In hindsight I wish I had remembered:
1) Don't move him until you know more about what is going on
2) Keep rider 3 very far away (and anyone else interferring. I needed to have appointed a crowd manager and have delegated better)
3) Move him properly onto his back
4) Keep him spine stable immediately
5) Do a proper physical exam while we were waiting
6) Take vitals regularly
7) Write a soap note (ok, that is impractical, I didn't even have a first aid kit, I was on a mountain bike ride, for heaven's sake! we barely carry anything, only what can fit in jersey pockets)

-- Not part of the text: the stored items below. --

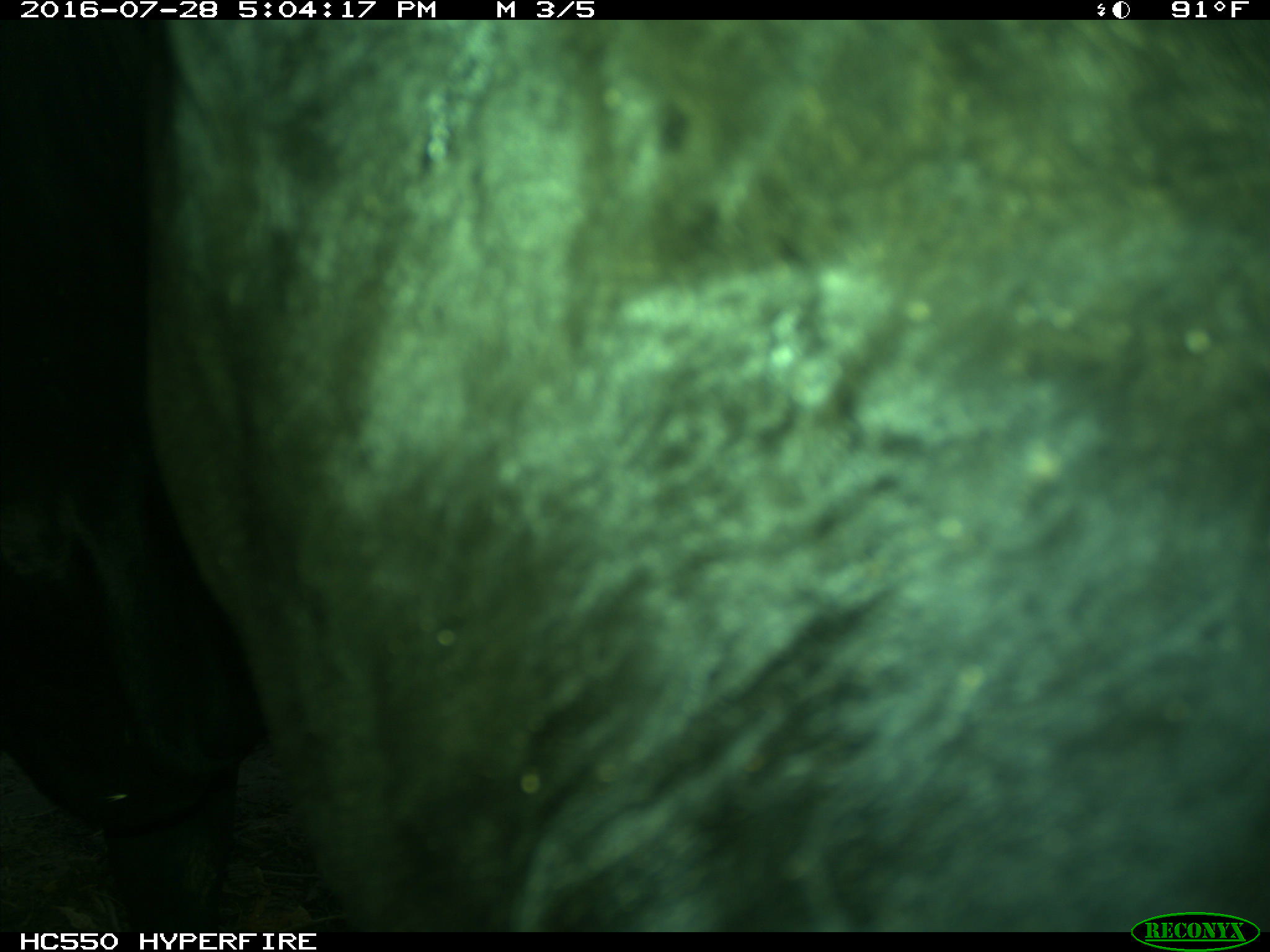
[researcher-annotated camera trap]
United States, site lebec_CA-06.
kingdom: Animalia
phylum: Chordata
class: Mammalia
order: Artiodactyla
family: Bovidae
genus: Bos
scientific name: Bos taurus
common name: domestic cow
Bos taurus (domestic cow).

We also should have had someone riding with him and cautioning him on speed since it was his first time out. Those squishy bikes really can be deceptively stable. I think it was 6 in front and rear travel.

But seriously, there are so many things I forgot in the heat of the moment and I am embarrassed that I have lost that much of my training. I guess this is why we get 3-yearly recerts. I am due up in 6 months.

Be careful out there.


1 comment:

  1. Sounds like you did well.

    It may be excessively cautious, but if I'm riding offroad I'm wearing a boblbee back protector, impact glasses, helmet, and thanks to your story I think I'll be adding a first aid kit to the list. Not that it would have been very useful. Maybe a cold pack, bandages, and some ibuprofen for the secondary injuries.

    And in groups, I tend to ride in the middle and talk to people. It emphasizes the social nature of the ride and reduces the urge to race. On the flats and downhills, anyway. I'll race uphill, but racing downhill practically guarantees somebody's caution center is going to turn off and they'll end up in a ditch.